◆ Exercise
Please return every line of the material below word for word, leaving the pictures out of your answer.

◆ Caption-style text data
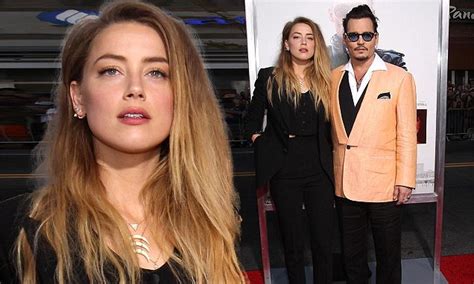 Amber Heard Joins Portly Husband Johnny Depp At The Boston Black Mass Premiere Daily Mail Online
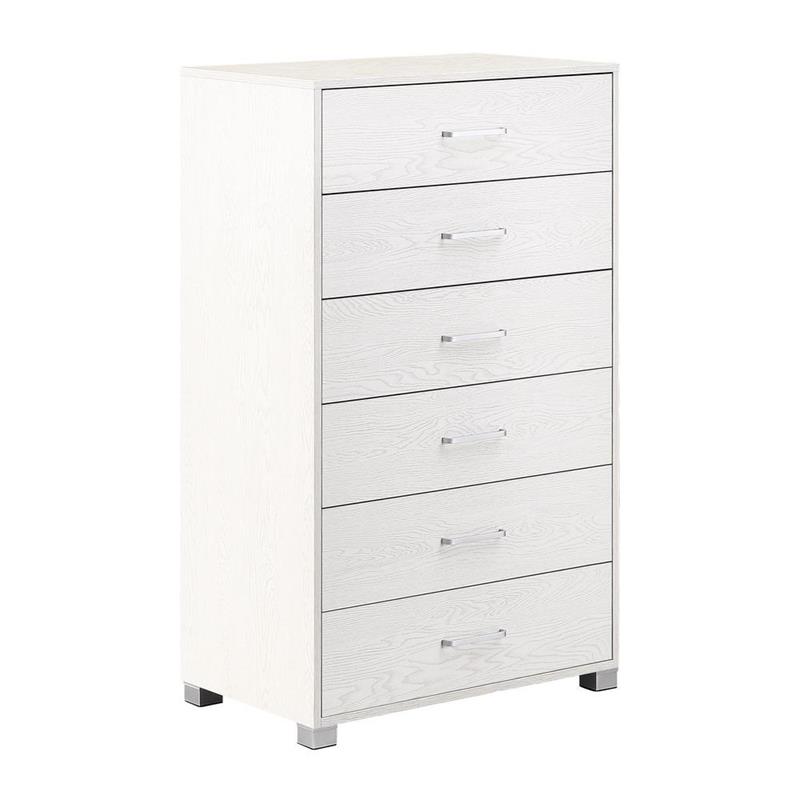 NANCY CASSETTIERA 6C ROV.SBIANCATO 68X40X115 CM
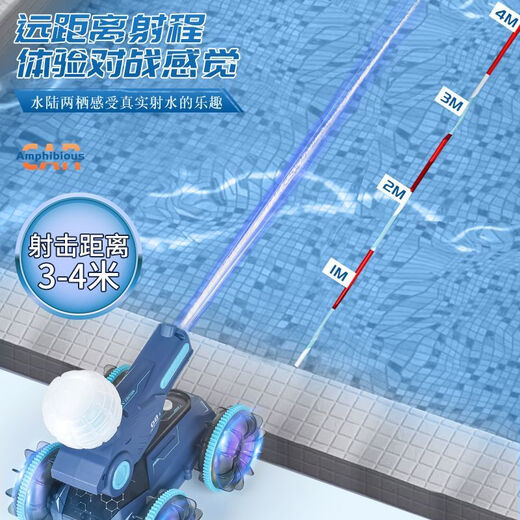 
Bonath remote control amphibious canal tank model boy electric toy remote control boat toy boy children's day gift single control [handle remote control] sky blue * amphibious and land two high capacity rechargeable battery for car *1 [play for 50 minutes
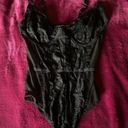 One Piece Black Lace Mesh  Lingerie Photo 3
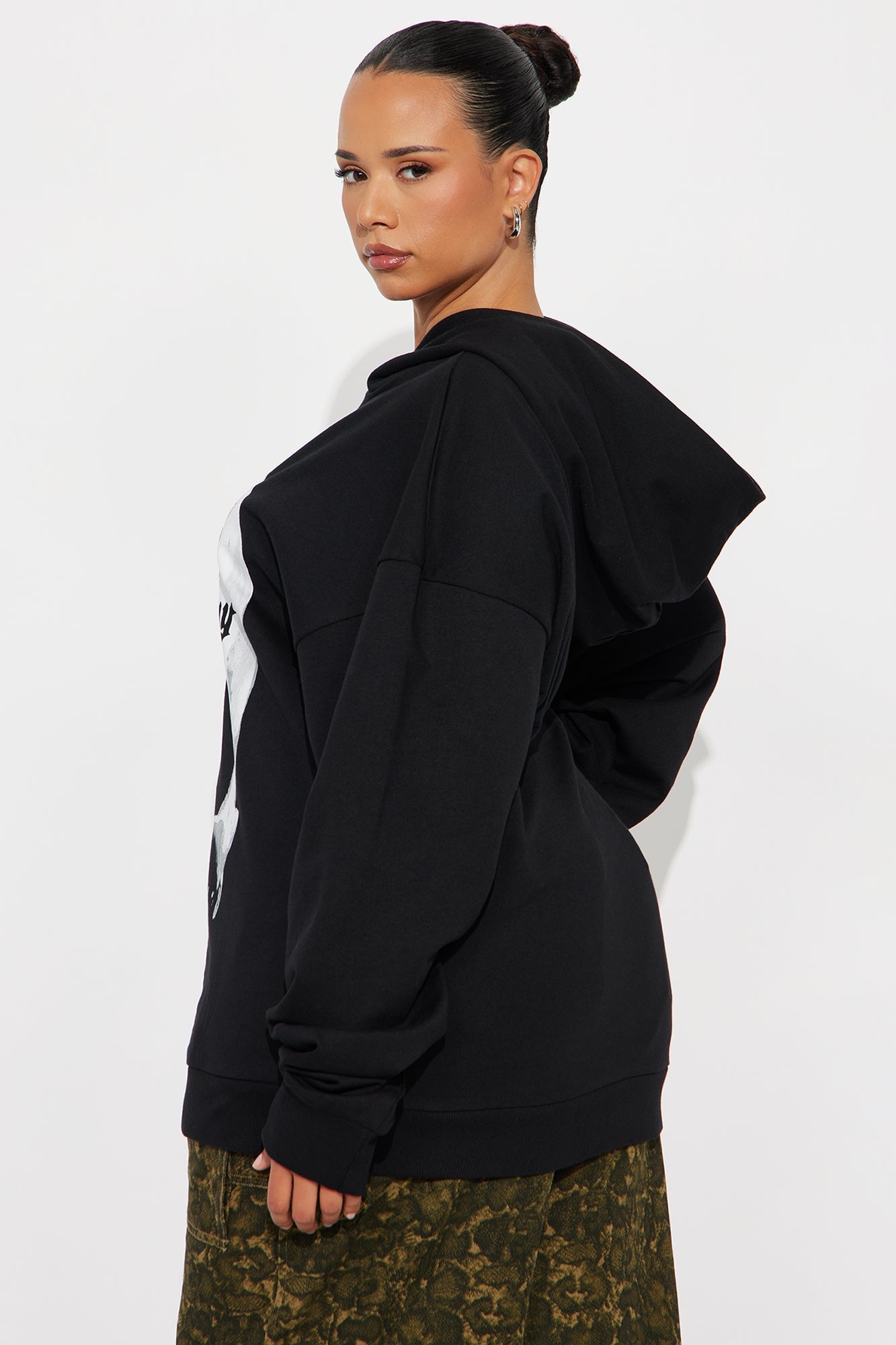 Bone Thugs N Harmony Oversized Fleece Hoodie - Black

◆ Answer to this task
 Amber Heard Joins Portly Husband Johnny Depp At The Boston Black Mass Premiere Daily Mail Online
 NANCY CASSETTIERA 6C ROV.SBIANCATO 68X40X115 CM
Bonath remote control amphibious canal tank model boy electric toy remote control boat toy boy children's day gift single control [handle remote control] sky blue * amphibious and land two high capacity rechargeable battery for car *1 [play for 50 minutes
 One Piece Black Lace Mesh  Lingerie Photo 3
 Bone Thugs N Harmony Oversized Fleece Hoodie - Black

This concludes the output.